Advisor Perspectives welcomes guest contributions. The views presented here do not necessarily represent those of Advisor Perspectives.

Investors watch CNBC and other media outlets for guidance on where the markets are going. CNBC may provide insightful commentary from very qualified investors, but if one is watching CNBC to figure out where markets are headed, they will be better served looking to the bond market for direction.

Real yields, or the bond yield less inflation expectations, explain the movement of many assets. If we are to form reasonable expectations for stocks, commodities, the dollar index, and gold prices, we best have an opinion on where real yields are going.

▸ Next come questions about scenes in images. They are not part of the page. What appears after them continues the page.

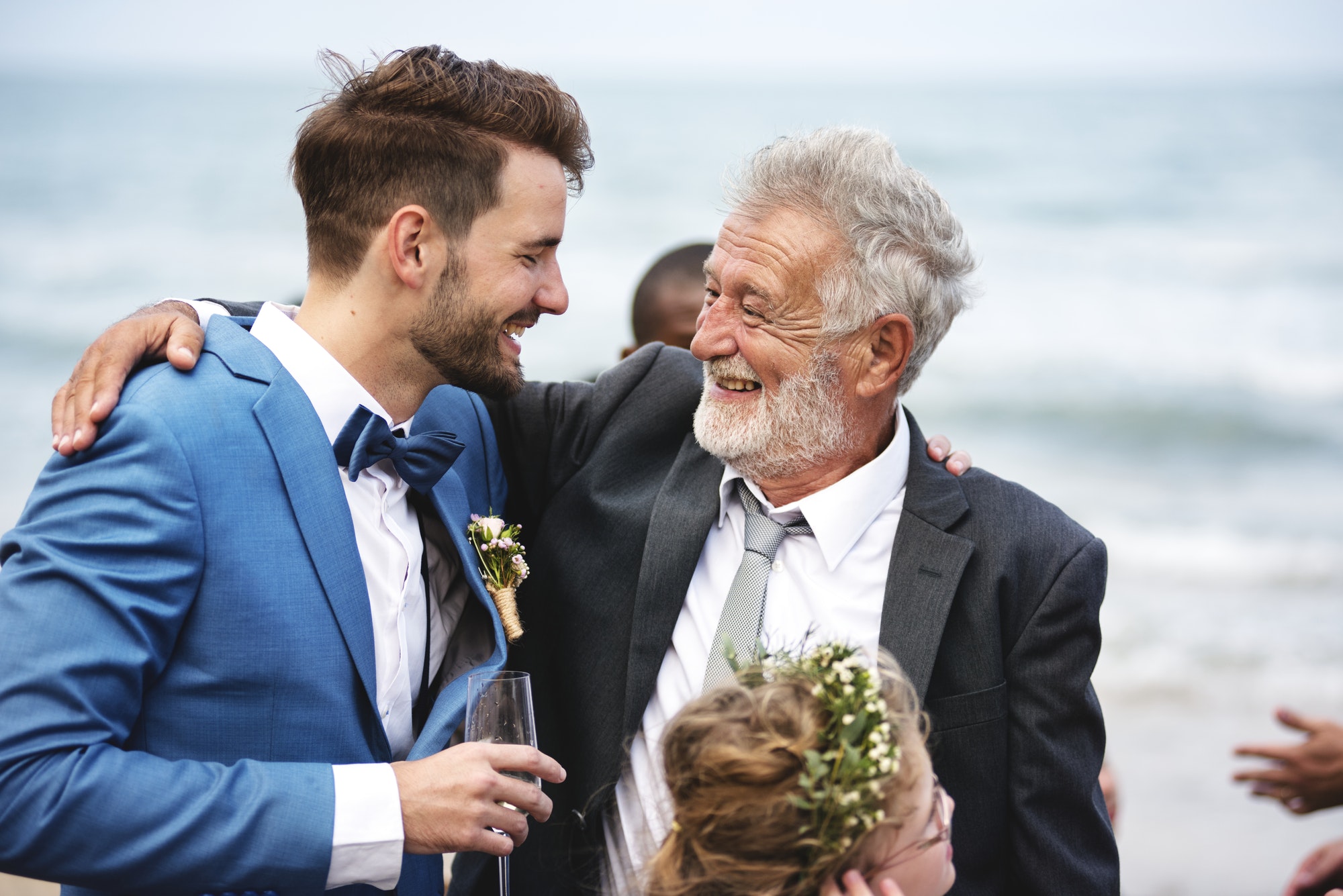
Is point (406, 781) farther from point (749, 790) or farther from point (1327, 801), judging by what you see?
point (1327, 801)

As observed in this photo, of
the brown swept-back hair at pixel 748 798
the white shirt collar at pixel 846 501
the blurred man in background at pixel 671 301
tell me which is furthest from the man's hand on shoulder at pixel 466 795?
the blurred man in background at pixel 671 301

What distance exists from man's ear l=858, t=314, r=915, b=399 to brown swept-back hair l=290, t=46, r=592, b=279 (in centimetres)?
122

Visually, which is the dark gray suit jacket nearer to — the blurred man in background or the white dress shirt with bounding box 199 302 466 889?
the white dress shirt with bounding box 199 302 466 889

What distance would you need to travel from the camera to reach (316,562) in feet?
9.02

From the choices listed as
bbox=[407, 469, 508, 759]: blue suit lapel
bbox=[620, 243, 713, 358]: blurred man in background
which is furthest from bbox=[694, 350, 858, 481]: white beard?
bbox=[620, 243, 713, 358]: blurred man in background

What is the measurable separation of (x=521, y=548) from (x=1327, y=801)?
3.06m

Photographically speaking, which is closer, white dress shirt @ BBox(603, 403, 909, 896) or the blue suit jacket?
the blue suit jacket

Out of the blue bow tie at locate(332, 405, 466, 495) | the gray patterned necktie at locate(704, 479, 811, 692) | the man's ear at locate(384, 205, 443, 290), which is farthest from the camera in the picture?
the gray patterned necktie at locate(704, 479, 811, 692)

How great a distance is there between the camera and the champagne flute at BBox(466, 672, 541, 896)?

I share evidence supporting the recent strong relationship between real yields and risk assets. I then ponder where real yields are heading to help save you the confusion of trying to follow the conflicting bullish and bearish views presented on CNBC.

What are real yields?

The real yield is the yield an investor expects to receive after inflation. Think of it as the amount of purchasing power a bondholder expects to gain or lose. The inflation figure within the calculation is based on inflation expectations which are a byproduct of the difference between TIPS and nominal yields.

In a free market, lenders should be compensated for lending money. The compensation in the form of interest rate should encompass the risk of non-repayment, the opportunity cost of not having the money available, and expected inflation.